23. Henderson's account also introduces elements of strangeness coupled with truth. He begins the article with the image of the "flying saucer lurking somewhere behind the scenes," again explicitly incorporating the themes of suspense and strangeness into the report. The description of the New Jersey theater experiment is identified as "a tale" in which "several close-mouthed men walked into a New Jersey motion picture house and fitted a strange mechanism to the film projector," (Henderson, 1957, p. 1) an image consistent with the science fiction motif set up by the opening paragraph. The repetition of adjectives such as "strange," and the claim that "out the of blue," with no explanation, "patrons started deserting their seats and crowding the lobby" add to the unnaturalness of the situation. Finally, the tale has the ring of truth. Vicary is able to provide an explanation of the phenomenon which would seem to be credible. He presents experimental evidence in support of his claims. The technique is described as a "trick" in which subliminal ads "simply urged the audience to eat popcorn and drink Coca-Cola." Once uncovered, the paradigm of subliminal persuasion is straightforward and easy to understand.

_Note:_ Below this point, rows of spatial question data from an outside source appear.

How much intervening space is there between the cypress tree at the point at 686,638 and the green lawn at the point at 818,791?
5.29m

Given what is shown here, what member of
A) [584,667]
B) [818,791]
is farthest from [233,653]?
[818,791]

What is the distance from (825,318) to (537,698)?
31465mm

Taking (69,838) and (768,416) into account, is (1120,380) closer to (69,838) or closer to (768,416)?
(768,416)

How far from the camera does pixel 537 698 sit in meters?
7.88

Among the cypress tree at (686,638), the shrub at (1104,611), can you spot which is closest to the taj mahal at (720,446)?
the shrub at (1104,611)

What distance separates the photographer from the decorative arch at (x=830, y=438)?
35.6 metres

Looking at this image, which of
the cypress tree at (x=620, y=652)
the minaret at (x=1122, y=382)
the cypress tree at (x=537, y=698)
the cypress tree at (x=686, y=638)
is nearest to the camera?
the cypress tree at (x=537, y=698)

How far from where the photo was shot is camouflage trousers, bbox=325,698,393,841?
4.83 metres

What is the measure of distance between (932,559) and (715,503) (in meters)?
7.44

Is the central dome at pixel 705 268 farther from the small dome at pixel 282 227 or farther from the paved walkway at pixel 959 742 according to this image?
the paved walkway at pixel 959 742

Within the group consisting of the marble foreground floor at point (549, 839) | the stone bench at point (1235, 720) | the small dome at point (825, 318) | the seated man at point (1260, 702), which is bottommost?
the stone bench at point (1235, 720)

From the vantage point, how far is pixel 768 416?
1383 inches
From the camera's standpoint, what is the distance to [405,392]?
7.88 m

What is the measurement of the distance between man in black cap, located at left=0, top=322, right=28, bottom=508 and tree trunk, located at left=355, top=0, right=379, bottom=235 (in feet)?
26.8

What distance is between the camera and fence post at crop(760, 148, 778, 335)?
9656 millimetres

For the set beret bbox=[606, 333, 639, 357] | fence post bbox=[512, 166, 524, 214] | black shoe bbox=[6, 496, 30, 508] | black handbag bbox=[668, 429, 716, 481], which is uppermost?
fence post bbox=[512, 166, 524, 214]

24. Other responses to the press conference further transform and emphasize the science-fiction overtones of the Vicary's original presentation. Norman Cousins, editor of the Saturday Review wrote an editorial based on Vicary's press conference which began as follows:

Welcome to 1984. A new company has been formed with offices in New York for the purpose of promoting a new invention designed to get at the sources of human motivation. The invention, for which a patent has been applied, is supposed to bypass the conscious intelligence and deal directly with the subconscious. The device thrusts images or messages onto a motion picture screen or TV grid. The images are invisible to the human eye. They are "subliminal"; that is, they are beamed into the mind below the threshold of awareness (Cousins, 1957, p. 20).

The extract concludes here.